Embossing is a process, whereby a part of the paper is pressed through a narrow opening to produce a raised design in the paper, called a relief. The snake of the above stamp is raised from the surface of the rest of the stamp. If you turn the stamp over, there will be a large depression where the snake is. Embossing was first used on the 1847 stamps of Great Britain, and then very rarely after that, until the Cameo designs of Gambia were issued in 1869. Since then, embossing has been used to print many modern stamp issued, although it is usually employed in combination with other printing methods. For example the 2001 Year of the Snake stamp above was printed using both lithography and embossing.

First Class Mail, Second Class Mail and Third Class Mail

First Class refers to the standard mail stream with normal delivery and handling times. Envelopes which were not marked in any way and sealed at the flap on the back are referred to as "first class letters". The distinction is lost today because the only option in most cases for sending a letter is first class.

Aim of the task – Reproduce the passage on stamp embossing and mail classes in full, word for word. The material that comes next has no connection to the passage on stamp embossing and mail classes.

Given information –
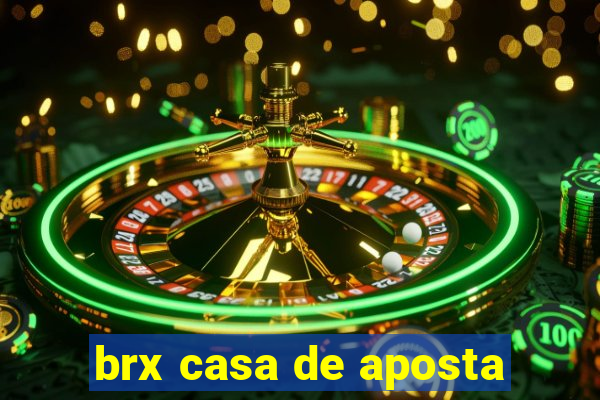 brx casa de aposta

The answer –
Embossing is a process, whereby a part of the paper is pressed through a narrow opening to produce a raised design in the paper, called a relief. The snake of the above stamp is raised from the surface of the rest of the stamp. If you turn the stamp over, there will be a large depression where the snake is. Embossing was first used on the 1847 stamps of Great Britain, and then very rarely after that, until the Cameo designs of Gambia were issued in 1869. Since then, embossing has been used to print many modern stamp issued, although it is usually employed in combination with other printing methods. For example the 2001 Year of the Snake stamp above was printed using both lithography and embossing.

First Class Mail, Second Class Mail and Third Class Mail

First Class refers to the standard mail stream with normal delivery and handling times. Envelopes which were not marked in any way and sealed at the flap on the back are referred to as "first class letters". The distinction is lost today because the only option in most cases for sending a letter is first class.